Aslında hepi topu iki yıl öncesine kadar cehennemdeki reklamcı nüfusu oldukça azdı. Orada bulunanlar da ya reklamcı olmak zorunda kalmış sosyalist yazarlar ya da mesleklerinden bağımsız olarak yaşadıkları olayların ağırlığını kaldıramamış tiplerdi. İlk gruba girenler sadece yanlış bir iş yaptıklarını düşünüyor, ikinci gruptakilerse yaşamalarının bile yanlış olduğuna inanıyorlardı. İki grubun tek ortak noktası, İblis için sadece bir istatistik değeri taşımalarıydı. Gidip sorsanız, İblis onların mesleklerini bilmek bir yana dursun, neredeyse varlıklarından bile haberdar değildi.

------------------

İblis bir süredir dizilere sarmıştı. MadMen'in sadece 1960'ların kaymak tabakasındaki insanlık dramlarını anlattığını sanıyor, ülkenin diğer yanında hippiler gibi renkli karakterler varken, neden New York gibi vasat bir yerde çekildiğini ve sıradan insanları konu aldığını anlamıyordu. Aslında İblis adamların reklamcı olduğunu bile farketmemişti. Sadece dizide ismi geçen markaları not alıyor, "sponsor olacak kadar paraları varsa, kesinlikle cehenneme girecek nedenleri de vardır, araştırmak lazım" diye düşünüyordu.

Bir gün kahve servisine gelen zebanilerden birine bu adamların neden mesai saatlerinde bu kadar rahat içebildiklerini sordu. Zebani omuzlarını silkip "bilmem," dedi, "sanırım yaratıcı yönetmen olunca istediğiniz gibi davranma hakkı da kazanıyorsunuz."
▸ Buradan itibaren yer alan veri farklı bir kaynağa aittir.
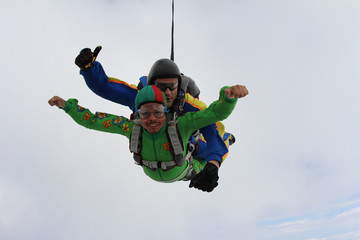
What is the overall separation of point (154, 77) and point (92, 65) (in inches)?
25.0

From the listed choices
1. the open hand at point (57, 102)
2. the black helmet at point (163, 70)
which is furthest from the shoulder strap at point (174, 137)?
the open hand at point (57, 102)

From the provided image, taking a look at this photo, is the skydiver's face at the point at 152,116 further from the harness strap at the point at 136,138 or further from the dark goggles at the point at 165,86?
the dark goggles at the point at 165,86

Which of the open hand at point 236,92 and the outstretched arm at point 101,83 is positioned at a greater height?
the outstretched arm at point 101,83

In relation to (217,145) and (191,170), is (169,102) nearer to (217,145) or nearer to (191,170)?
(217,145)

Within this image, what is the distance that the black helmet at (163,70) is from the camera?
10.2 feet

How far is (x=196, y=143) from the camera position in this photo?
12.0 feet

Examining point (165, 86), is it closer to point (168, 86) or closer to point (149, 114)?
point (168, 86)

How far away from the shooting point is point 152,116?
114 inches

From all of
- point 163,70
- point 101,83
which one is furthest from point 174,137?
point 101,83

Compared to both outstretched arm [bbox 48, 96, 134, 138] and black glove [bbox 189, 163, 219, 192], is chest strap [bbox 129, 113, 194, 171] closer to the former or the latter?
outstretched arm [bbox 48, 96, 134, 138]

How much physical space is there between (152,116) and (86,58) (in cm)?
89

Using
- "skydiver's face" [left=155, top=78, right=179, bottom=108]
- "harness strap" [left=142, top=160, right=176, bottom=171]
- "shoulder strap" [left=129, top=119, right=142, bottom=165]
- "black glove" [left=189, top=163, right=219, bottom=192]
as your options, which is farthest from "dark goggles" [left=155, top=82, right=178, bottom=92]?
"black glove" [left=189, top=163, right=219, bottom=192]

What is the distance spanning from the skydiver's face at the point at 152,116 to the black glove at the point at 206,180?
0.57 meters

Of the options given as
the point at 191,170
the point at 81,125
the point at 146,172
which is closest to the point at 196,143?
the point at 191,170
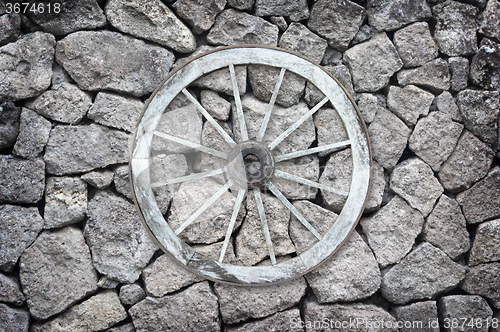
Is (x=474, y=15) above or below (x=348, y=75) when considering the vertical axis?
above

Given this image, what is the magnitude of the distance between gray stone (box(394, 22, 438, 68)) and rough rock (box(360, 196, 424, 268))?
98cm

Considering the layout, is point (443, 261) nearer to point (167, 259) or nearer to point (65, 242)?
point (167, 259)

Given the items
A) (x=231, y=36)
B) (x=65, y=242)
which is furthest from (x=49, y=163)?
(x=231, y=36)

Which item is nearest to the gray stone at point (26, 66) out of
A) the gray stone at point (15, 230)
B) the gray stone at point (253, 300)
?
the gray stone at point (15, 230)

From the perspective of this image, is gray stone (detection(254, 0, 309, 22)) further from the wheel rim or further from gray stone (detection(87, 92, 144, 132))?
gray stone (detection(87, 92, 144, 132))

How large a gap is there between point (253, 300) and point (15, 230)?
1507mm

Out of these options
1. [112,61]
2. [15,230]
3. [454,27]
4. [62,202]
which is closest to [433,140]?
[454,27]

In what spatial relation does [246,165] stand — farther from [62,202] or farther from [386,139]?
[62,202]

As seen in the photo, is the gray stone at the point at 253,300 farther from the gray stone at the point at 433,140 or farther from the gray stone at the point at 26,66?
the gray stone at the point at 26,66

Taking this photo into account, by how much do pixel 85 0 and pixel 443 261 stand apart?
114 inches

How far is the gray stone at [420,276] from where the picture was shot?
2.45 m

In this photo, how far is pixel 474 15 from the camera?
2.55 meters

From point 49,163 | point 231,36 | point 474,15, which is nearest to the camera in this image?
point 49,163

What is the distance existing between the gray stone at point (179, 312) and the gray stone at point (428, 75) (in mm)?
1996
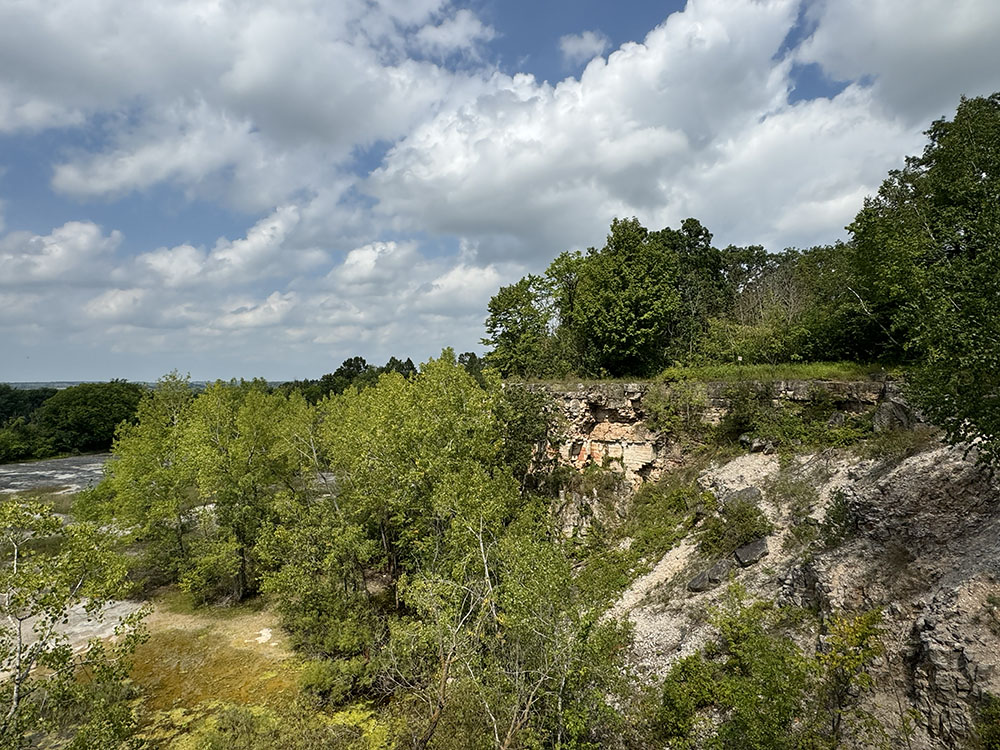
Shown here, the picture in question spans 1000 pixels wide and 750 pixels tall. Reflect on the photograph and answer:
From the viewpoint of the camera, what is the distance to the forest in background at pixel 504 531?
7930 millimetres

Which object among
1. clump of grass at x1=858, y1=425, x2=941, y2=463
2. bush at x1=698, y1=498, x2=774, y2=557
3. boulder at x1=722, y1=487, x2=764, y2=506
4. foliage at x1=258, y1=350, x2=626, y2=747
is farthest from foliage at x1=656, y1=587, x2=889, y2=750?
clump of grass at x1=858, y1=425, x2=941, y2=463

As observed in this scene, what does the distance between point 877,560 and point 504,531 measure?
354 inches

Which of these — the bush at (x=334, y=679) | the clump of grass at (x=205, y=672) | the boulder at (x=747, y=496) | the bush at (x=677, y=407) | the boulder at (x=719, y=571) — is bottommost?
the clump of grass at (x=205, y=672)

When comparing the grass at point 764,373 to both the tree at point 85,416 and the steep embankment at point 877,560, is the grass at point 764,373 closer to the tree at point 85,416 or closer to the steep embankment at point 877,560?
the steep embankment at point 877,560

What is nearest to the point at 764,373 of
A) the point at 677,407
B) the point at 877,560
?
the point at 677,407

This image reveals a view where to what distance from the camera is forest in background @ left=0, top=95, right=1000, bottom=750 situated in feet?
26.0

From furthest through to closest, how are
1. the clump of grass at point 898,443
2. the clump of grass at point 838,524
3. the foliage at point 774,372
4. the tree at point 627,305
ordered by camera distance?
the tree at point 627,305 < the foliage at point 774,372 < the clump of grass at point 898,443 < the clump of grass at point 838,524

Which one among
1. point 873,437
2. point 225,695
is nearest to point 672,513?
point 873,437

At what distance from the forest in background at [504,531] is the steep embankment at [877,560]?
0.54 m

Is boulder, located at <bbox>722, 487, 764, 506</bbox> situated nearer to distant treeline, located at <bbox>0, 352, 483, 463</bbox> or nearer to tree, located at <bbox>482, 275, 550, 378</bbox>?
tree, located at <bbox>482, 275, 550, 378</bbox>

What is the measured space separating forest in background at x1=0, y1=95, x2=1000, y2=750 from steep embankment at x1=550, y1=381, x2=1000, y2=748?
54cm

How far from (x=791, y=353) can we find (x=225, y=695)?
2377 centimetres

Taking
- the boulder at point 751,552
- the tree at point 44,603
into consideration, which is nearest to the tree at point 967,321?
the boulder at point 751,552

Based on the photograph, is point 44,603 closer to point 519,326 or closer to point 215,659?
point 215,659
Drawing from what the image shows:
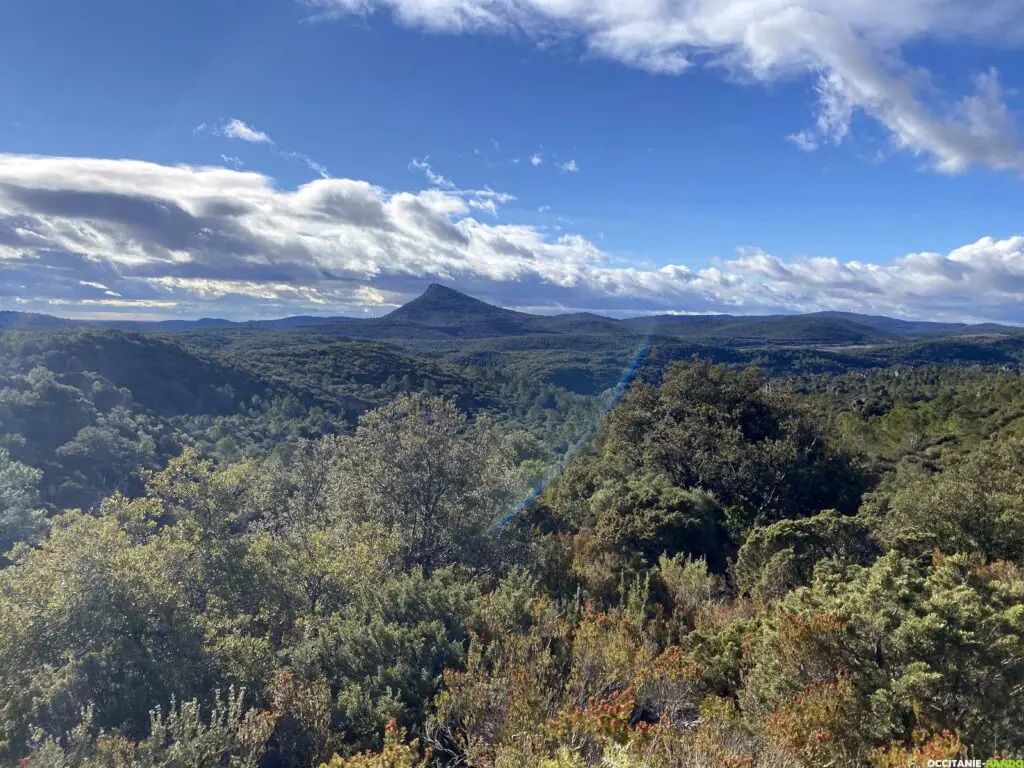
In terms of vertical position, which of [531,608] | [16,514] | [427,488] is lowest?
[16,514]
İblis'in tek kaşı kalktı. Yaratıcı yönetmen kavramı ilgisini çekmişti. Yaratmak Allah'a mahsus olduğuna göre bu adamlar düpedüz Allah'a şirk koşmaktaydı. Sanatçılar da yaratıyordu, hatta bir insana göre yaratıcılığın en üst noktalarından birinde bulunuyorlardı ama hiçbiri unvanlarının başına "yaratıcı" kelimesini koymuyordu. Kayda değer bir şey yaratmayan, hatta kavramları birleştirip toplumun ilgisini çekmek dışında bir şey yapmayan reklamcılar ise yaratıcılığı sahiplenmiş görünüyorlardı. Bazıları vardı ki, bu kadarını bile yapmıyor, buna rağmen payelerini gururla, hatta kibirle taşımaktan hiç çekinmiyorlardı.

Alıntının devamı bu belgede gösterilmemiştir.